Pemphigoid gestationis

What causes pemphigoid gestationis?

Pemphigoid gestationis (PG) is an autoimmune disease, which means that an affected person's immune system mistakenly reacts against the person's own tissue. Immunoglobulin type G (IgG) autoantibodies, which normally protect the body against infections, are responsible in PG. The antibody attack results in inflammation and separation of the epidermis (outer layer of skin) from the dermis (inner layer of skin), allowing fluid to build up and create the blisters associated with PG. The exact, underlying triggers that cause a woman to develop PG are still being studied.

Last updated on 05-01-20

How is pemphigoid gestationis diagnosed?

Pemphigoid gestationis shares some common features with other skin conditions of pregnancy, which can make diagnosis difficult. Diagnosis generally first requires a skin biopsy, which shows typical features of subepidermal blistering. The diagnosis may then be confirmed by direct immunofluorescence (DIF) staining of the biopsy to reveal antibodies. This is a lab technique that uses fluorescent dyes to identify antibodies bound to specific antigens. In some cases, circulating antibodies can be detected by a blood test (indirect immunofluorescence test).

Last updated on 05-01-20

What is pemphigoid gestationis?

Pemphigoid gestationis (PG) is a pregnancy-associated, autoimmune skin disorder. It usually begins abruptly during the 2nd or 3rd trimester of pregnancy, but it can begin at any time during pregnancy. Signs and symptoms often include the sudden formation of very itchy, red bumps and/or blisters on the abdomen and trunk, which may then spread to other parts of the body. Unrelenting itchiness (pruritus) often interferes with daily activities. Symptoms may improve at the end of pregnancy, but flares may occur during, or right after, delivery. While PG usually goes away on its own within weeks to months after delivery, it has been reported to persist for years in some cases. PG is caused by a woman's immune system producing autoantibodies and mistakenly attacking her own skin, but the trigger for autoantibody production is poorly understood. Treatment aims to relieve itching and prevent blister formation, and may involve the use of topical corticosteroids, oral corticosteroids, and/or oral antihistamines. The lowest effective dose of medication should be used in order to minimize the risk to the mother and fetus. The disorder may recur at a later time such as when menstruation resumes; with use of oral contraceptives; and/or during subsequent pregnancies.

Last updated on 05-01-20

Does pemphigoid gestationis recur in future pregnancies?

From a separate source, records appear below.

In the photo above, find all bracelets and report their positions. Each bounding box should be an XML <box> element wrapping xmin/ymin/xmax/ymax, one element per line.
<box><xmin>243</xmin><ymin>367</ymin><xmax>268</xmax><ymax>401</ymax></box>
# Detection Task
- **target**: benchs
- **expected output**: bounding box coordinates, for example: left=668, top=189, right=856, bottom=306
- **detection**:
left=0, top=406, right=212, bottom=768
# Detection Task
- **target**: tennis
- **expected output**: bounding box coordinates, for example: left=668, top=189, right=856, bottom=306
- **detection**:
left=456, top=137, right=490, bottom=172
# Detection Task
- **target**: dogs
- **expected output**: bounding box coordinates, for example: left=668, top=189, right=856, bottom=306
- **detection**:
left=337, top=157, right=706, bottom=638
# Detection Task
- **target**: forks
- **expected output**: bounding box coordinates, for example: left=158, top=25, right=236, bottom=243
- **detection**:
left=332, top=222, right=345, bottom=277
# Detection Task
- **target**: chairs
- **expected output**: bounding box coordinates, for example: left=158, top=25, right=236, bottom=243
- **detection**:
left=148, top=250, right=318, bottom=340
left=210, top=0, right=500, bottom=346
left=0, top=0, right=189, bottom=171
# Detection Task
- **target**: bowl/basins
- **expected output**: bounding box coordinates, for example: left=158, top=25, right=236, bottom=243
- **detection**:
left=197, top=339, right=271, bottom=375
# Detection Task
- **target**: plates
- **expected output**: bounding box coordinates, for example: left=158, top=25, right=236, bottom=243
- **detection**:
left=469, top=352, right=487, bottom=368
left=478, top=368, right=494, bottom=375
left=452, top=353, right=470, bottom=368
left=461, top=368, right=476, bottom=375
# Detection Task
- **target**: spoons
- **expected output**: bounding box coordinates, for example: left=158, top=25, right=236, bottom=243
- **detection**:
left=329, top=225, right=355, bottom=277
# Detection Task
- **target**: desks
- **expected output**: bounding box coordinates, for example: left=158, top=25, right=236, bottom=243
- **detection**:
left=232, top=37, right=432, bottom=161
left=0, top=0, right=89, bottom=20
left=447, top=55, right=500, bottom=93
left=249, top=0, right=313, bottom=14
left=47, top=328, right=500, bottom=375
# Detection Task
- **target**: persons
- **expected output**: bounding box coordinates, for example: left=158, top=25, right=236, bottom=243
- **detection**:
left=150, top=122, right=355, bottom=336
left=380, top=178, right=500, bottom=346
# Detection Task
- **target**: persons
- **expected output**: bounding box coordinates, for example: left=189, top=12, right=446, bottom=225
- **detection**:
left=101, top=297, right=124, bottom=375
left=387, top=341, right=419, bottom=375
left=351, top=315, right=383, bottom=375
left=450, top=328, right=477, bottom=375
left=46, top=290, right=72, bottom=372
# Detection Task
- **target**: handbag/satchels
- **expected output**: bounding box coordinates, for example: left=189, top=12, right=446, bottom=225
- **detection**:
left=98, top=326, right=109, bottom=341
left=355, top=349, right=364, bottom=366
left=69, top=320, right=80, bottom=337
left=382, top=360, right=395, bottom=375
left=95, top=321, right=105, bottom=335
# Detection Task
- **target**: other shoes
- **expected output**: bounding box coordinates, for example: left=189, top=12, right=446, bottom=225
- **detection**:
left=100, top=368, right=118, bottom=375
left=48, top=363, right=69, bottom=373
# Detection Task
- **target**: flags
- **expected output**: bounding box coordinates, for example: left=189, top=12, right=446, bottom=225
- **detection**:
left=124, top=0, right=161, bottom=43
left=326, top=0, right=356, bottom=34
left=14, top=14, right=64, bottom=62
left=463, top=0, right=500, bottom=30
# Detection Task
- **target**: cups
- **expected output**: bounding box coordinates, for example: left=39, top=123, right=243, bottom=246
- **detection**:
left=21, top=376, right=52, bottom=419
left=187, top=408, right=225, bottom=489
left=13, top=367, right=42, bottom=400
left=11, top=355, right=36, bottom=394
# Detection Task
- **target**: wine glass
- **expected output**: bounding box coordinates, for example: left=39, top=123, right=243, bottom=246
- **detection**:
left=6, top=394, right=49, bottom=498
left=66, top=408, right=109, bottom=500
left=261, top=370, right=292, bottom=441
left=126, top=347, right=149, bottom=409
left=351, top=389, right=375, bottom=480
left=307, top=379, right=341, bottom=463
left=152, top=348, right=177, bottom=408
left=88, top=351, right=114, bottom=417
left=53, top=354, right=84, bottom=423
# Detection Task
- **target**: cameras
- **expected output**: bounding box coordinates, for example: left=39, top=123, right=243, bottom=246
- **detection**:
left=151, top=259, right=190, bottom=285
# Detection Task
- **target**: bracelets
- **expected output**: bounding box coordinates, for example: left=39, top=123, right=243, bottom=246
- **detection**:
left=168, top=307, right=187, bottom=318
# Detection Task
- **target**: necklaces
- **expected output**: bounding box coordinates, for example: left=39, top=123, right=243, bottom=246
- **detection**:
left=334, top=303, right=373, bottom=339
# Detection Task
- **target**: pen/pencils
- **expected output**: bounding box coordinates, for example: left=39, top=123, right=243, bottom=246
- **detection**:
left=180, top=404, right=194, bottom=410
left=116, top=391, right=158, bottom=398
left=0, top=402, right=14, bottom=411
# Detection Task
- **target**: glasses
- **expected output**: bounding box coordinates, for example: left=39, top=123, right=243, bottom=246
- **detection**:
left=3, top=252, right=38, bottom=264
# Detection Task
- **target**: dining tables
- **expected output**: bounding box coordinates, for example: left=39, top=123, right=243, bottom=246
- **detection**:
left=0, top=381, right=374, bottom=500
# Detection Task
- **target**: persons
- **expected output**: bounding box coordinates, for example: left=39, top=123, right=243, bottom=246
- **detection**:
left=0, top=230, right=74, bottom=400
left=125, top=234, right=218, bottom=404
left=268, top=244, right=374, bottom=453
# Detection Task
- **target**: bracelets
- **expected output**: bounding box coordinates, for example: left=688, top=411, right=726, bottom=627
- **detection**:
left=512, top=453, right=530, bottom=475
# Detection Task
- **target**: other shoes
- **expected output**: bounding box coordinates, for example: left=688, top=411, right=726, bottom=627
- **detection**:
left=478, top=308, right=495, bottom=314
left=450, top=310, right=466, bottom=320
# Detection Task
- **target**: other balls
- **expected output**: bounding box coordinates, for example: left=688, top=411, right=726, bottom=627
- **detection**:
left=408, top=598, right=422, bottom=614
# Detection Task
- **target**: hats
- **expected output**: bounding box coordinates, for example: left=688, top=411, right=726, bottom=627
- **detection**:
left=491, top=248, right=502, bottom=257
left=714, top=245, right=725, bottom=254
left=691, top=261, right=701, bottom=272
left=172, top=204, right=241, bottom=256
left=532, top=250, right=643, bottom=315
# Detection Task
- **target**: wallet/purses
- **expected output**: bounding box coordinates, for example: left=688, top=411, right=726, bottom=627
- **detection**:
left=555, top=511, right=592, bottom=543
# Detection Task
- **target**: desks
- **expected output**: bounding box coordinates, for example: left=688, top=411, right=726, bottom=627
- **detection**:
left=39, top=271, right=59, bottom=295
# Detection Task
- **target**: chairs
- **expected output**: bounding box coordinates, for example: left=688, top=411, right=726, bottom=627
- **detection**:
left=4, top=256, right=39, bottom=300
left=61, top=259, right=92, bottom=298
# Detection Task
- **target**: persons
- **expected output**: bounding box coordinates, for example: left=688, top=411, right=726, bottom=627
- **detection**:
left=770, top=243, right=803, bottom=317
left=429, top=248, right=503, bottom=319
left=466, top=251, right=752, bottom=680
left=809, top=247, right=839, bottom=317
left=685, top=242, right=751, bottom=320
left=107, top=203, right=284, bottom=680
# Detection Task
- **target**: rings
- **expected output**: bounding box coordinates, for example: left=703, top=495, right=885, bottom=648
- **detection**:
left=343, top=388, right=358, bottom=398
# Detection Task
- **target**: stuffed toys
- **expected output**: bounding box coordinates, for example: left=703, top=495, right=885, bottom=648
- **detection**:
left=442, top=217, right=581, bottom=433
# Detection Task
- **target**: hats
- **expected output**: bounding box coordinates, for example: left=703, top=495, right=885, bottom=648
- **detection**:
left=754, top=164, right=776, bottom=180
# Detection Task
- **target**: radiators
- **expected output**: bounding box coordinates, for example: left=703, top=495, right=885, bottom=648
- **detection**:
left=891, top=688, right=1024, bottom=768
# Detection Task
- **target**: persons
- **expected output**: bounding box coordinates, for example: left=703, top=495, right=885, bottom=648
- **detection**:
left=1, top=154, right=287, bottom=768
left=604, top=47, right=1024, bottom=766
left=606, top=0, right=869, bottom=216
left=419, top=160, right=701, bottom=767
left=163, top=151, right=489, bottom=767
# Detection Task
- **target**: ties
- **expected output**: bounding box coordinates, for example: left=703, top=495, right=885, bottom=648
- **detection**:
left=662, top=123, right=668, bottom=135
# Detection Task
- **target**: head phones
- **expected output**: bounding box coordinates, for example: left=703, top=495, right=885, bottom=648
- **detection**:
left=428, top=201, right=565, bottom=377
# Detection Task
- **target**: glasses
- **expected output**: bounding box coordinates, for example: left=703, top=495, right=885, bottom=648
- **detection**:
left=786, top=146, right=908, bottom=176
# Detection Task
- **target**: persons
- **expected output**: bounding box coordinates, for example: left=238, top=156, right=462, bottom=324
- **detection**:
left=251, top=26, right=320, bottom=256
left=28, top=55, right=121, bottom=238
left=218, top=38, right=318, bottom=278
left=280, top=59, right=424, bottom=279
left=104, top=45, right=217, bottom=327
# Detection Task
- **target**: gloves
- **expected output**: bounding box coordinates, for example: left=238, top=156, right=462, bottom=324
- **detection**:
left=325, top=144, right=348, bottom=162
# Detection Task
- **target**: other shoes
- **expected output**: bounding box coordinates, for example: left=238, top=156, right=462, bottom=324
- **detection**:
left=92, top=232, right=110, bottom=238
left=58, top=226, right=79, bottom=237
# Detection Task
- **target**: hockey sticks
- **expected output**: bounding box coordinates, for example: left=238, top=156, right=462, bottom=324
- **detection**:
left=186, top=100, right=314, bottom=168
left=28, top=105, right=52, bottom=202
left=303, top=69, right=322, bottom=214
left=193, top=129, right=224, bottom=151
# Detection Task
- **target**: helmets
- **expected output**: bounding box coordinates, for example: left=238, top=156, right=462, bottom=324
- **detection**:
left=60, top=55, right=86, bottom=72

Yes. Approximately 95 percent of women have PG with future pregnancies and lesions may be more severe, appear earlier during the pregnancy, and last longer after delivery.

Last updated on 05-01-20

Does pemphigoid gestationis affect the fetus? If so, how?

Mothers with PG may be at an increased risk of having a baby that is small- for-gestational age or preterm. Some have suggested that mild placental insufficiency may be the cause of these risks. Sonograms of the baby during the third trimester might be appropriate and used to monitor fetal growth and development. Another risk associated with maternal PG is the placental trasnder of the PG antibody, resulting in neonatal PG; this occurs in about 5 to 10 percent of babies. The blisters resolve spontaneously without scarring over a period of weeks as the maternal PG antibodies are cleared by the baby. Babies with neonatal PG should be monitored for bacterial infections of the lesions. Early treatment can prevent progression to systemic infection.

Last updated on 05-01-20

Are there long-term effects, such as infertility, for children born to mothers with pemphigoid gestationis?

To our knowledge, there is no data on the long-term prognosis for children of mothers who had pemphigoid gestationis (PG). Hence, we are not aware of any data regarding whether PG might affect fertility in the offspring of affected women. We are only aware of information about potential effects of PG on the fetus and the newborn.

PG is associated with an increased risk of premature birth, and being small- for-gestational-age. To our knowledge, no specific congenital abnormalities have been linked to PG. While the IgG antibodies present with PG do pass through the placenta, only about 3% of newborn infants develop PG blisters. However, skin symptoms in newborns usually resolve quickly without treatment as the antibody levels decrease. If the mother was treated with large doses of cortisone, there is a possibility of neonatal adrenal insufficiency to occur.

Last updated on 05-01-20

Are there any long-term complications associated with pemphigoid gestationis?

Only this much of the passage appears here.